Set task.
Render everything from the line containing "How much space" down to and including the line containing "16969 millimetres" as a numbered list, omitting any blank lines.

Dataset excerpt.
»»
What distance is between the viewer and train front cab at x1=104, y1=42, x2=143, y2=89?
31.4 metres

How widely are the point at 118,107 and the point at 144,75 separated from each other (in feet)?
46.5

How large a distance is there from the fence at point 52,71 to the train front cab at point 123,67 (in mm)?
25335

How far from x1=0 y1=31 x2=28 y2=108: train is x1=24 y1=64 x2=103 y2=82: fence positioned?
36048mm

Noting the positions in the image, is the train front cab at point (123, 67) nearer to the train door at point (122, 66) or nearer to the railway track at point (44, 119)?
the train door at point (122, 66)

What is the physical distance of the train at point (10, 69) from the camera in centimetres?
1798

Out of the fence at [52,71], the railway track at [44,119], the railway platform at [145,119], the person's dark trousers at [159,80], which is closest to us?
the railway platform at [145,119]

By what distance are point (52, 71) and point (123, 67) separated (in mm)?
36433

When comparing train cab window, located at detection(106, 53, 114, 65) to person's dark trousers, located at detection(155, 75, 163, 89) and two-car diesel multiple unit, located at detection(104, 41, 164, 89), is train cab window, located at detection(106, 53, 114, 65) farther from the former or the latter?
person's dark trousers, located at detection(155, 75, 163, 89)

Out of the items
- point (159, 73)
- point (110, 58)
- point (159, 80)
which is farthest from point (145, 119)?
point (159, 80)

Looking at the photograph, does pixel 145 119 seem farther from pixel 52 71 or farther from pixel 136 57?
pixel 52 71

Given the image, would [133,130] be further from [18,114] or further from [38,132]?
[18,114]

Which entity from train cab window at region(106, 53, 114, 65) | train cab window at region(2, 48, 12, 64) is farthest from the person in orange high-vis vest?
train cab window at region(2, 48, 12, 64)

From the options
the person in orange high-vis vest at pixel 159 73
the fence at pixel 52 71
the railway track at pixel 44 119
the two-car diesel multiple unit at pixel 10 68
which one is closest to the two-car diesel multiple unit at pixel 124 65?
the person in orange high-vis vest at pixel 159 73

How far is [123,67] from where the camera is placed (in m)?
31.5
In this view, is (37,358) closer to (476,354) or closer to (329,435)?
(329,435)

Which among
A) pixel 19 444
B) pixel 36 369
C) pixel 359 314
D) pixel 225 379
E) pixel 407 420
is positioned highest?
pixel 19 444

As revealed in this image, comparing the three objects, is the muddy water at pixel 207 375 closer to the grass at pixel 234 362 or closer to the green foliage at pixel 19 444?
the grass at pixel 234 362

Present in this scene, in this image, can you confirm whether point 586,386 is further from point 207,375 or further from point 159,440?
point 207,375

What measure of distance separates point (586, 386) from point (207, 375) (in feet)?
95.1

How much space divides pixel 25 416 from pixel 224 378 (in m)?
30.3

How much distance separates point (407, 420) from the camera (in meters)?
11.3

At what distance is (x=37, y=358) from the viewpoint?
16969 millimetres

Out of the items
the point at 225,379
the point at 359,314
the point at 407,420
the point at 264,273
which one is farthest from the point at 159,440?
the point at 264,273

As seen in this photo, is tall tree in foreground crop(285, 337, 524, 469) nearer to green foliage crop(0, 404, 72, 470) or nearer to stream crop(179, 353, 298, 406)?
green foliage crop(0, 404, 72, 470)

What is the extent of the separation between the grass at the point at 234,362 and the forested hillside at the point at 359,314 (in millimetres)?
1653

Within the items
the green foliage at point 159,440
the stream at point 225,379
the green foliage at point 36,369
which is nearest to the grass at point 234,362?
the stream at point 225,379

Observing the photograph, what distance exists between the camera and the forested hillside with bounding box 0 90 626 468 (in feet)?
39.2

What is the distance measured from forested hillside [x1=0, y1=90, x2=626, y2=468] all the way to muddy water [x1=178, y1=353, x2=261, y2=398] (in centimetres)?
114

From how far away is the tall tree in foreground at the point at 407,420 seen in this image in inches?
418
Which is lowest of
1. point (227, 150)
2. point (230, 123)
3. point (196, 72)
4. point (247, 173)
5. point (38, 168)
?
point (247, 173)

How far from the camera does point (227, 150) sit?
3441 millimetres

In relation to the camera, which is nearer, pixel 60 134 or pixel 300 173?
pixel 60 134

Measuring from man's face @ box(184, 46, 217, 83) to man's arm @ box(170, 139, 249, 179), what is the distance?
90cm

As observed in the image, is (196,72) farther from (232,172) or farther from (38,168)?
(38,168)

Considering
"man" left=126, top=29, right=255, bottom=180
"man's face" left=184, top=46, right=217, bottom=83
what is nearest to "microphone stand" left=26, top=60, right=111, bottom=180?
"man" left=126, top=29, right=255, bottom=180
««
Solution to this problem.
1. How much space divides pixel 25 416 from pixel 224 378 (in m)?
2. 30.3
3. How much distance separates point (407, 420) from the camera (in meters)?
4. 11.3
5. At what distance is (x=37, y=358) from the viewpoint?
6. 16969 millimetres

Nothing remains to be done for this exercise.